* **Estratto**
La nostra chiacchierata con lui inizia dal nodo dei nodi, si potrebbe dire: le società partecipate, per le quali, afferma Sinatra, «vige una brutta regola, qui. Che tutti i buchi li deve coprire il Comune. E’ come il padre che dà la carta “Oro- al figlio. Il figlio va, spende tutto, compra, compra, “tanto paga papà-. Ecco, a Messina paga sempre papà».

All’Atm, ad esempio, vige anche lì questa regola?

«All’Atm c’è un’ulteriore regola, scritta per altro da un magistrato, secondo la quale i revisori supplenti, che non hanno diritto di voto, partecipano alle sedute e percepiscono, così, cospicui gettoni di presenza. Sa quanto prende un revisore? Centomila euro l’anno, e l’Atm ne ha tre. Ma questo è solo un esempio, come tanti. Il vero problema all’Atm è stato fotografato bene da un suo collega su un settimanale, e sono i sindacati. Hanno condizionato fortemente tutto e tutti, dal personale ai dirigenti, fatto promuovere gente che non doveva essere promossa, facendo il bello e il cattivo tempo. Questa è un’azienda che non fa azienda, che vive dei soli contributi pubblici. Dopo una settimana, i miei tecnici mi hanno prospettato circa 500mila euro di risparmio, hanno tolto lo straordinario, fatto partire i corsi per le piccole riparazioni, aumentato i controllori attingendo dagli inidonei. Non ci voleva molto, insomma».

Al suo arrivo a Messina, si sono scatenate le vertenze sindacali. Quanto ha inciso il fatto che a Palazzo Zanca ci fosse un commissario e non un sindaco?

«E’ stato devastante, semplicemente perché con un commissario come me è più difficile raggiungere accordi. Tanto che qualcuno mi chiedeva “ma perché quando c’era Genovese in qualche modo lo stipendio arrivava sempre, e ora ogni mese siamo da lei?-».

Lei continua a negare di avere legami politici?

«Assolutamente, non conosco la politica».

E allora perché fin dal primo giorno è stato accostato all’Mpa?

«Perché mi ha mandato qui un assessore dell’Mpa. Qualcuno ha voluto far credere anche che io non fossi legittimato ad essere nominato. Peccato che la legge dica che in questi casi vada inviato come commissario un funzionario dell’ufficio ispettivo, ed io sono il più alto in grado, nonché il più anziano».

A Licodia Eubea ebbe problemi simili.

«Mi aveva inviato lo stesso assessore».

Giunto a Messina, si è fatto subito la fama di “tagliatore di teste-, revocando tutte le nomine fatte dall’ex sindaco.

* **Compiti richiesti**
[A] Riassumi l'intervista in due frasi.
[B] Rispondi alle domande seguenti sull'intervista, indicando le risposte con (i), (ii) e (iii):
(i) Quanto prende all'anno un revisore dell'Atm secondo Sinatra?
(ii) Quale risparmio hanno prospettato i tecnici di Sinatra dopo una settimana?
(iii) Chi ha mandato Sinatra a Messina?
[C] Trascrivi fedelmente il passo dell'intervista che si apre con le parole contenenti "Lei continua a" e si chiude con "fatte dall’ex sindaco.".

* **Dati forniti**
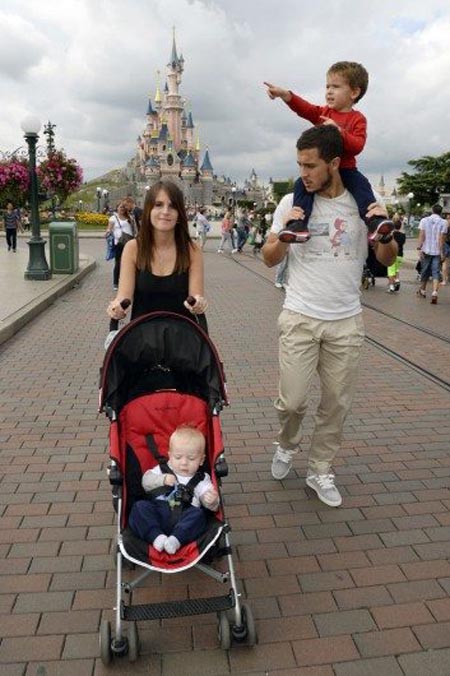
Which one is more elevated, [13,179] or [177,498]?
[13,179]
---
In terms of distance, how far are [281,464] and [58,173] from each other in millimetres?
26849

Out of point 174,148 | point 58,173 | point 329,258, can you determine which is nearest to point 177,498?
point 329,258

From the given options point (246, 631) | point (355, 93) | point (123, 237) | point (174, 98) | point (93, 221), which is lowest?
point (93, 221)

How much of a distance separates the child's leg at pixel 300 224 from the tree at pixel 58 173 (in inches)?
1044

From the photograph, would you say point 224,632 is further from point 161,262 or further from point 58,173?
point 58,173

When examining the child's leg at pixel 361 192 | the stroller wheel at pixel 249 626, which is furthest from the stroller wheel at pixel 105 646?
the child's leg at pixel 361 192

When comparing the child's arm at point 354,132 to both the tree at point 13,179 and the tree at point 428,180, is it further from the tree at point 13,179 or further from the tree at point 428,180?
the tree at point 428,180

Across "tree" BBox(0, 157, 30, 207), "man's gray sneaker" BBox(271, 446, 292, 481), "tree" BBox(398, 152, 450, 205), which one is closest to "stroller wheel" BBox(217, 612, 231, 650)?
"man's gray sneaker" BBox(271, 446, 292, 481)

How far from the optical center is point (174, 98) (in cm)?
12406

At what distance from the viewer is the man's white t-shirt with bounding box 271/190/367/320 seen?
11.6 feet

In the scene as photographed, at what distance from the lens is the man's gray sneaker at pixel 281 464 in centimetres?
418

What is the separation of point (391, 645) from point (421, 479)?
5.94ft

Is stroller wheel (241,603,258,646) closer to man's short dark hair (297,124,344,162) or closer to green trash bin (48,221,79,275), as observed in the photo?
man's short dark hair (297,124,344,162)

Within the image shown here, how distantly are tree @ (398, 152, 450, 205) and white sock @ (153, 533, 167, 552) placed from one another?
...
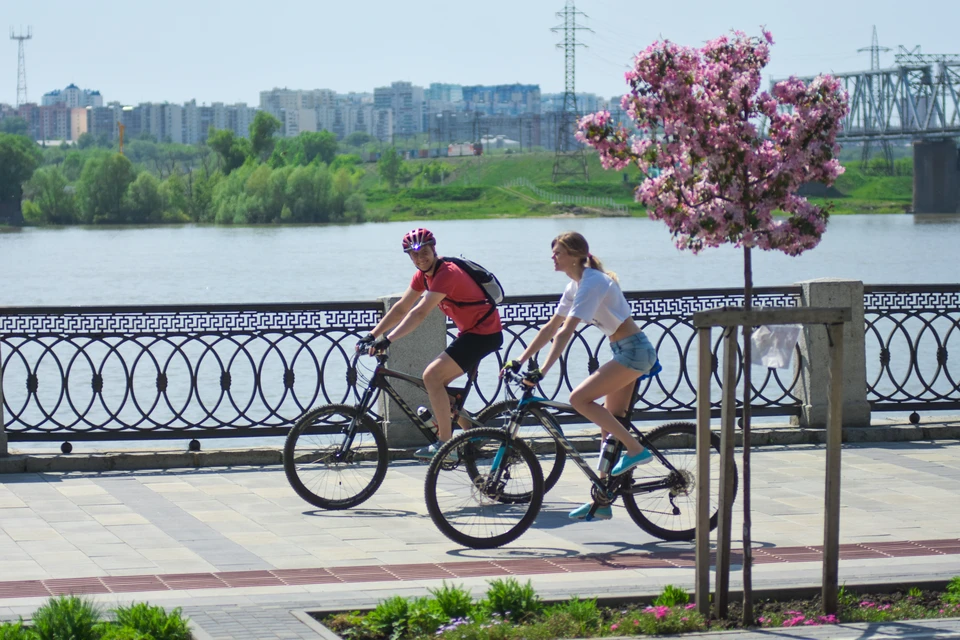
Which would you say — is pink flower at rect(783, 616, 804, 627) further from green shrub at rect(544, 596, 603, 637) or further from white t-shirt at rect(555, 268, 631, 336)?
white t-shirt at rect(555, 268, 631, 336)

* **Risposte per compito**
[A] Sinatra afferma che a Messina i buchi delle società partecipate li copre sempre il Comune e che all'Atm i revisori supplenti, pur senza diritto di voto, percepiscono gettoni di presenza, mentre i sindacati hanno condizionato tutto. Sostiene di non avere legami politici e spiega l'accostamento all'Mpa con il fatto che a mandarlo a Messina è stato un assessore di quel partito.

[B]
(i) Centomila euro l'anno.
(ii) Circa 500mila euro.
(iii) Un assessore dell'Mpa.

[C]
Lei continua a negare di avere legami politici?

«Assolutamente, non conosco la politica».

E allora perché fin dal primo giorno è stato accostato all’Mpa?

«Perché mi ha mandato qui un assessore dell’Mpa. Qualcuno ha voluto far credere anche che io non fossi legittimato ad essere nominato. Peccato che la legge dica che in questi casi vada inviato come commissario un funzionario dell’ufficio ispettivo, ed io sono il più alto in grado, nonché il più anziano».

A Licodia Eubea ebbe problemi simili.

«Mi aveva inviato lo stesso assessore».

Giunto a Messina, si è fatto subito la fama di “tagliatore di teste-, revocando tutte le nomine fatte dall’ex sindaco.